Fremantle, the port city of Perth, Western Australia, is famous for its well preserved 19th century streetscapes. In recent years the city has also become well-known for its outdoor art. Right now new wall murals have appeared on the sides of buildings around the town as part of PUBLIC2015, an outdoor arts festival.

We liked the Alice in Wonderland wall painted by Paul DeeJ.

Alice wall mura Fremantle

 

Ravenna – Dante

In 1319, Dante moved to the Adriatic seaside town of Ravenna, where he completed Paradiso, the final volume of the Divine Comedy.

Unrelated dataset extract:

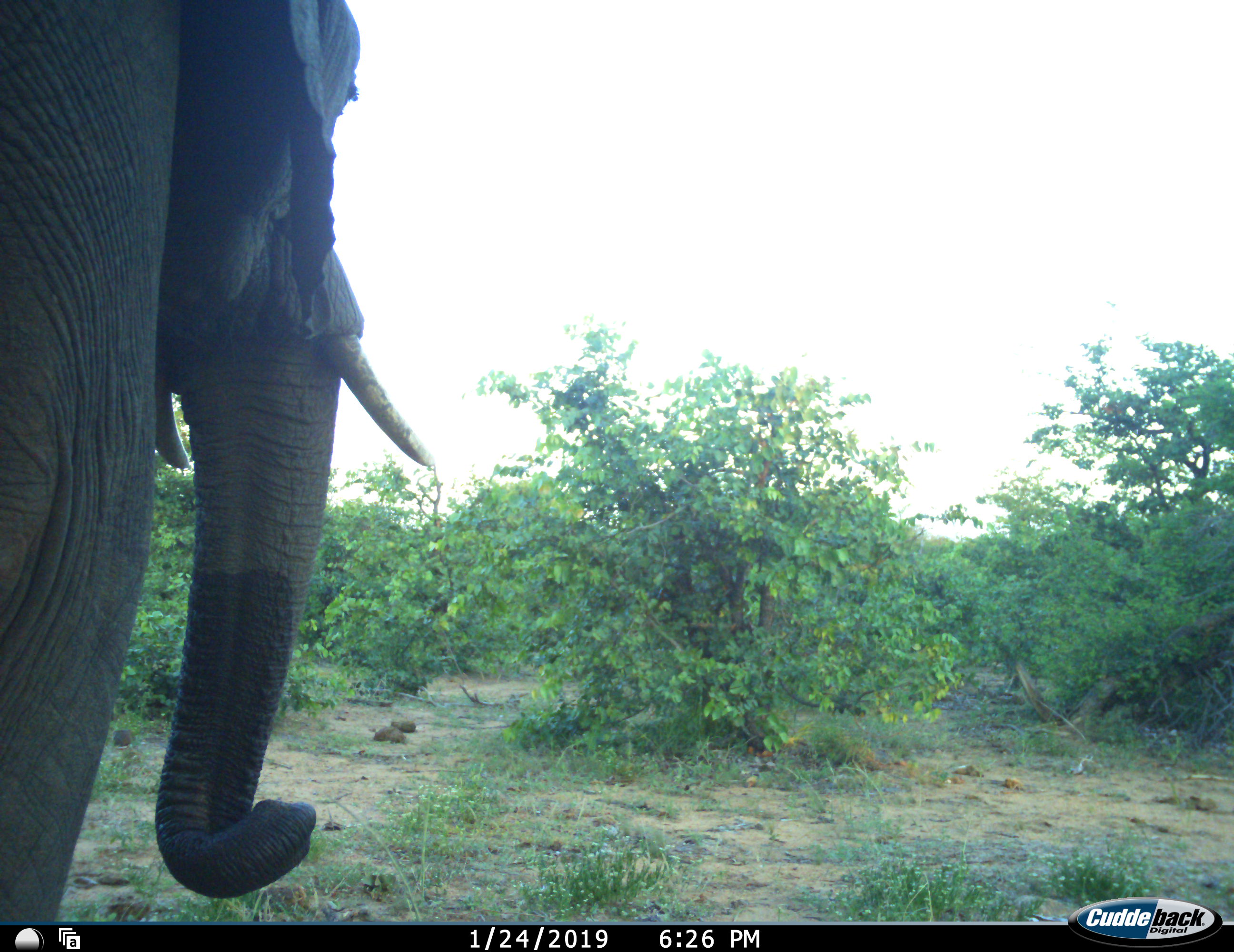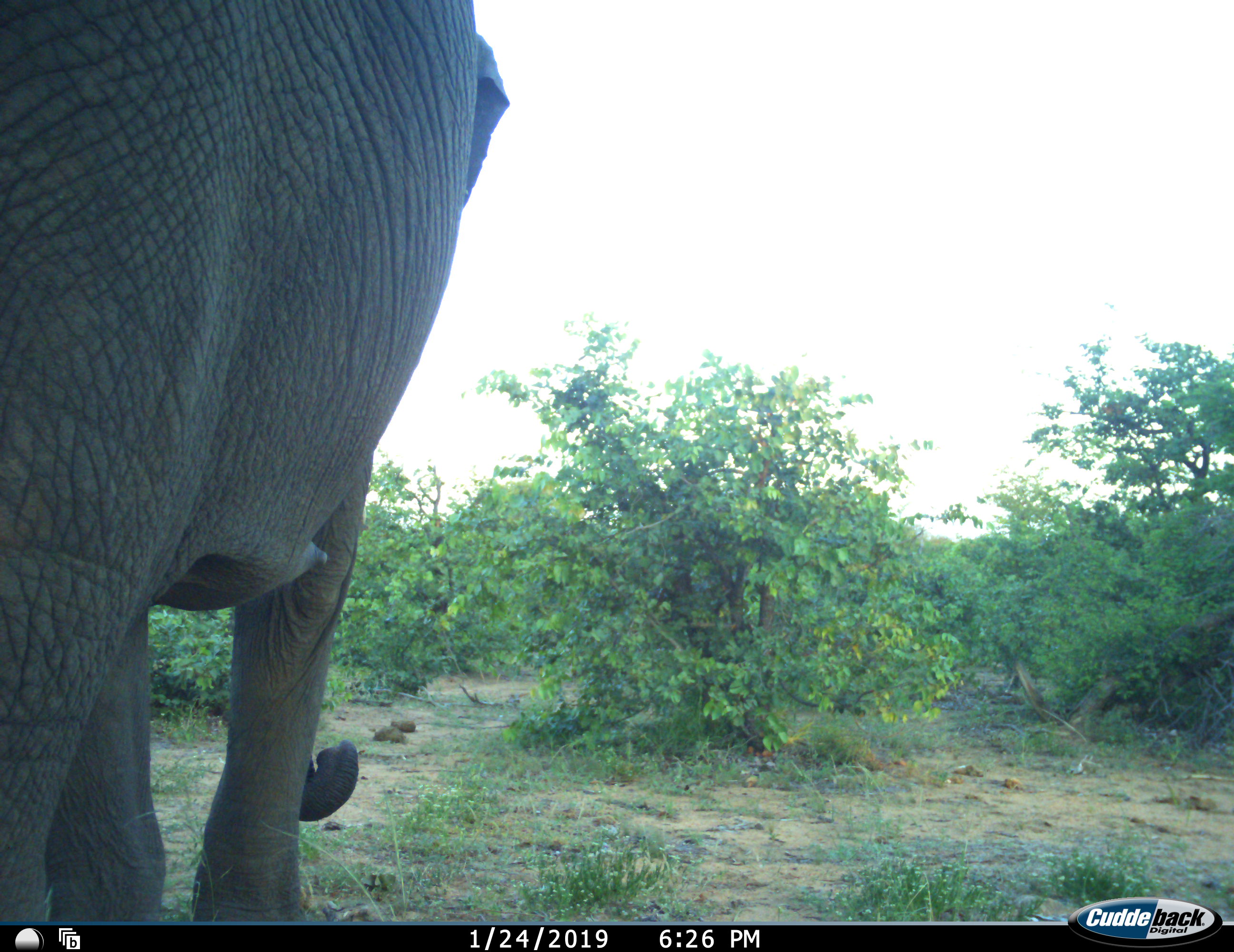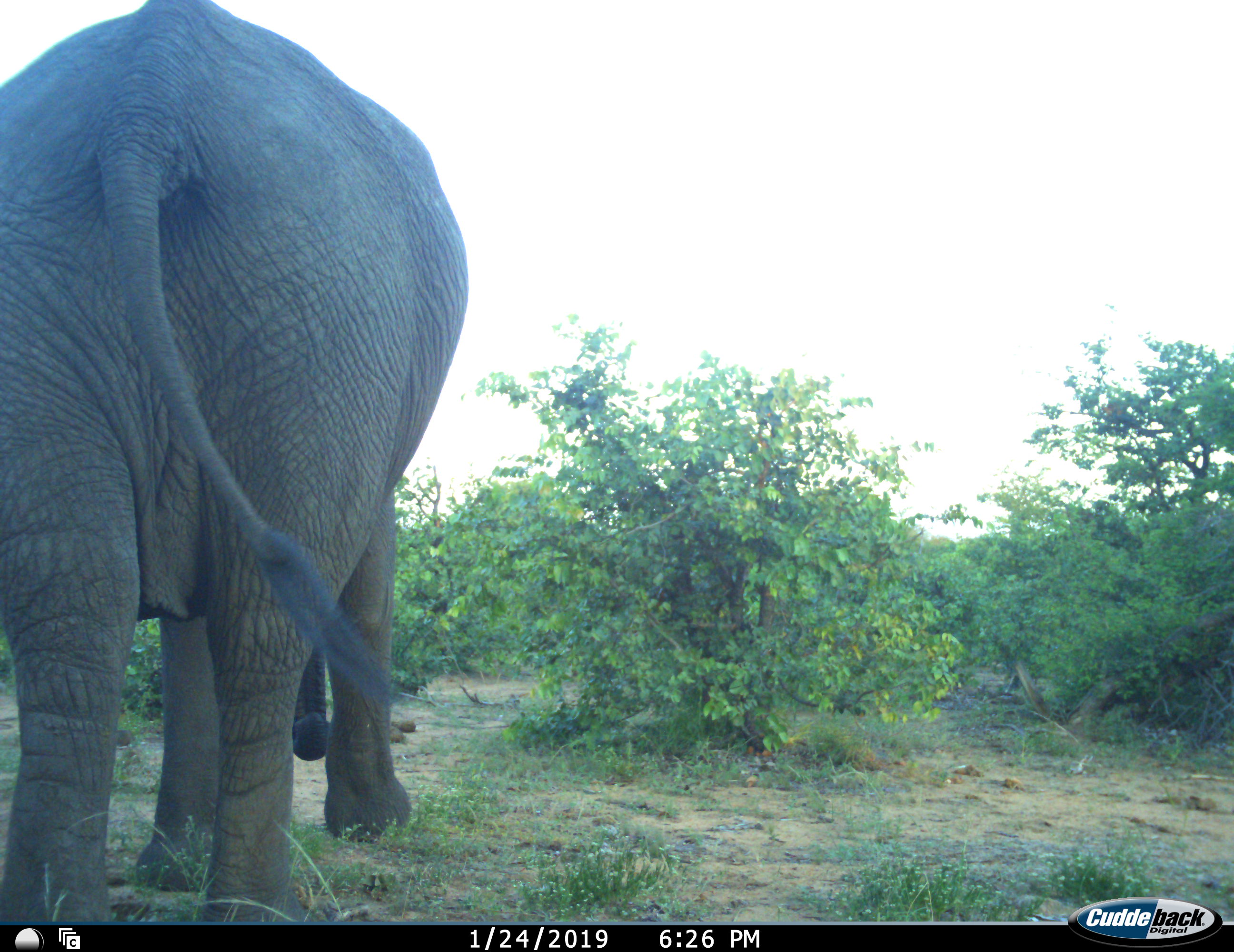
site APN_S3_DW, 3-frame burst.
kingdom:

In 1321, Dante travelled to Venice on an ambassadorial mission and returned to Ravenna seriously ill, possibly of malaria. In September he died and was buried in the church of San Francesco. But he didn’t rest in peace because over the subsequent centuries, his remains were moved several times.

In the 16th century Pope Leo X decided to move Dante’s remains to Florence, but the Franciscan monks in Ravenna had different ideas and hid his remains. Then in the 18th century his body was moved to a neo-classical tomb near San Francesco. During the Second World War there were concerns that Dante’s tomb might be damaged by bombing, so he was moved again. After the war he was re-installed in the tomb, where he remains to this day.

Dante Tomb Ravenna

Padua – Dante

On one side of Padua’s grand piazza called Prato della Valle, there are statues of Giotto and Dante. Giotto is holding his painter’s palette and seems to be sizing up the task of painting the frescoes in the Scrovegni Chapel. Dante is holding pen and paper, and looking decidedly grim. Perhaps he is thinking about some lines from the Divine Comedy.

These two contemporaries, Giotto and Dante were both Florentine’s, and tradition has it that in 1306, Dante came to Padua as Giotto’s guest, while the artist was in that city painting his magnificent cycle of frescoes.

Dante put Padua’s Reginaldo degli Scrovegni, a notorious ursurer, in the Seventh Circle of Hell in his Inferno. Reginaldo’s son Enrico was also a money lender and built the Scrovegni Chapel as a penance, hoping to get his father, and himself, out of Hell.

Scrovegni Chapel Padova

Rome – Dante – 2

The bridge crossing the Tiber in front of the Castel Sant’Angelo, the Ponte Sant’Angelo, was also known as St Peter’s Bridge. Pilgrims crossed this bridge enroute to St Peter’s.

When Pope Boniface VIII called the first Jubilee or Holy Year in the year 1300, the number of pilgrims was extremely high so that some sort of crowd control measures had to be implemented on the bridge.

In The Divine Comedy in Canto XVIII of Inferno, Dante has the damned in the Eighth Circle of Hell follow this same crowd control system as they walk along their dismal paths.

Ponte Sant Angelo Rome 2

Rome – Dante – 1

When we think of Dante, we almost inevitably picture him in Florence where he was born, grew up and held public office. But in 1302, when Dante was 37 years old, he was exiled from Florence under penalty of death if he returned. During his 19 years of exile, he wrote his greatest work, The Divine Comedy.

In 1301, Dante was a member of a delegation sent from Florence to Rome to meet with the Pope. While he was in Rome, there was a major political change in Florence. The Black Guelfs seized power, brutally ousting the White Guelfs. Since Dante was a White Guelf, he was tried in absentia and sentenced to death if he returned to Florence. He spent the rest of his life in exile.

On a previous visit to Rome we saw  the building where Dante reportedly stayed while he was in Rome, in the via dei Soldati, a quiet street near the Tiber.